A Séoul, sans doute davantage que dans bien des capitales, la nourriture est omniprésente dans tous les moments de sociabilité. Il n’est d’ailleurs pas rare de se retrouver à grignoter tout au long de la nuit : on ne boit jamais un verre sans manger en même temps. Le KFC (Korean fried chicken) est de rigueur avec la bière, tandis que le makgeolli ou le soju (alcools de riz) se consomment avec des plats traditionnels coréens.
Qu’on soit installé dans une gargote qui ne cuisine qu’un seul produit, assis en tailleur dans un salon privé, attablé dans un restaurant étoilé, en équilibre précaire sur un tabouret en plastique dans la rue ou chez une grand-mère, toutes les tables coréennes se ressemblent et se déclinent sur le même modèle.
Un bol de riz (bap) et un bol de soupe (claire, guk ; potage, tang ; ragoût, jjigae), des baguettes et une cuillère par personne et, ensuite, des plats principaux de viande ou de poisson déposés au centre de la table, entourés de condiments, d’assaisonnements et d’une multitude de banchan, des plats d’accompagnement secondaires. Trois, cinq, sept, neuf, leur nombre varie en fonction des occasions mais sera toujours impair et suit le principe philosophique d’eumyangohaeng, qui se fonde sur les cinq éléments naturels créés par le yin et le yang – soit le bois, le feu, la terre, le métal et l’eau.
En attendant, le rouge des kimchi tranche avec la blancheur du riz, pendant que les namul proposent des camaïeux de vert et de brun. Tiges d’ail, feuilles de shiso ou d’aster, pousses de fougères, d’amarantes, de wakamé. Autant de plantes sauvages, de racines et de rhizomes aux évocations aussi poétiques que leurs goûts sont mystérieux.
La variété des plats s’accompagne d’une importante palette de couleurs, d’une profusion de saveurs et de textures souvent inédites pour un palais néophyte. Tout se contrebalance dans une recherche d’équilibre aussi esthétique que gustative. La cuisine coréenne traditionnelle est réalisée à partir de produits saisonniers, comme les céréales, les haricots, les légumes ou encore les herbes et les racines sauvages. Du fait des hivers rudes, les techniques de fermentation ont très tôt été développées et perfectionnées afin de pouvoir conserver les denrées alimentaires.
Lexique culinaire
• Banchan : plat d’accompagnement servi dans de petits contenants.

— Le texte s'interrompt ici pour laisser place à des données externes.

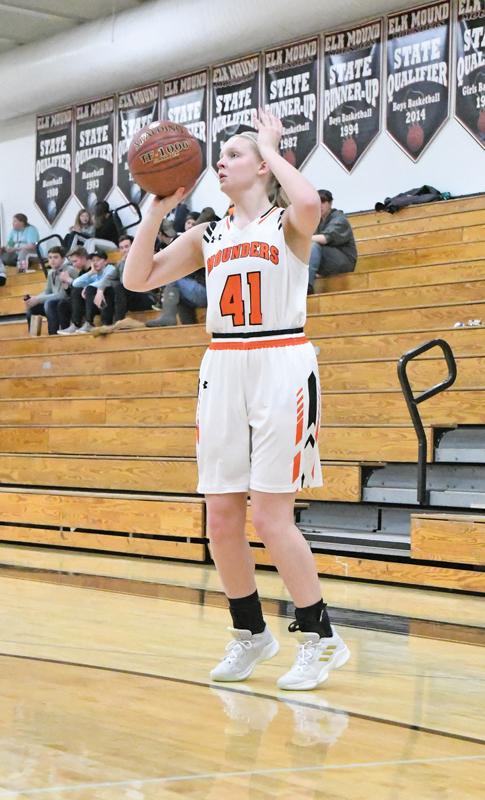 THREE-POINT ACE — Junior Sophie Cedarblade attempts a three-point shot during first-half action in the Mounders 62-57 overtime loss to Eau Claire Regis last Friday, February 1. Cedarblade finished with 12 points, all coming on four three-point baskets in the second half. —photo by Shawn DeWitt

Il en existe de nombreuses sortes et on en sert plusieurs lors des repas.
• Bibimbap : littéralement « riz mélangé », avec divers namul et de la viande, etc.
• Bulgogi : viande de bœuf marinée dans de la sauce de soja, du sucre, de l’huile de sésame, puis grillée.
• Doenjang : pâte de soja fermentée.
• Dubu : tofu coréen
• Ganjang : sauce de soja.
• Gochujang : condiment fermenté piquant.
• Kimchi : accompagnement traditionnel coréen à base de légumes lactofermentés (généralement du chou chinois, mais aussi des radis ou du concombre), trempés dans de la saumure et un mélange de poudre de piment rouge, d’ail, etc.
• Mandu : ravioli coréen.
• Namul : accompagnement de divers végétaux assaisonnés.
• Ssamgabsal : viande de porc grillée qu’on mange dans des feuilles de salade, avec diverses plantes ou herbes.
A Séoul, la gastronomie joue un rôle politique
La réussite de la préparation repose sur la qualité des assaisonnements, appelés yangnyeom, et qui se traduit littéralement par « pensez que ce sera un remède ». En effet, l’un des principes fondamentaux de la gastronomie coréenne s’appuie sur la tradition philosophique orientale (yaksikdongwon), selon laquelle la nourriture et la médecine seraient de même origine.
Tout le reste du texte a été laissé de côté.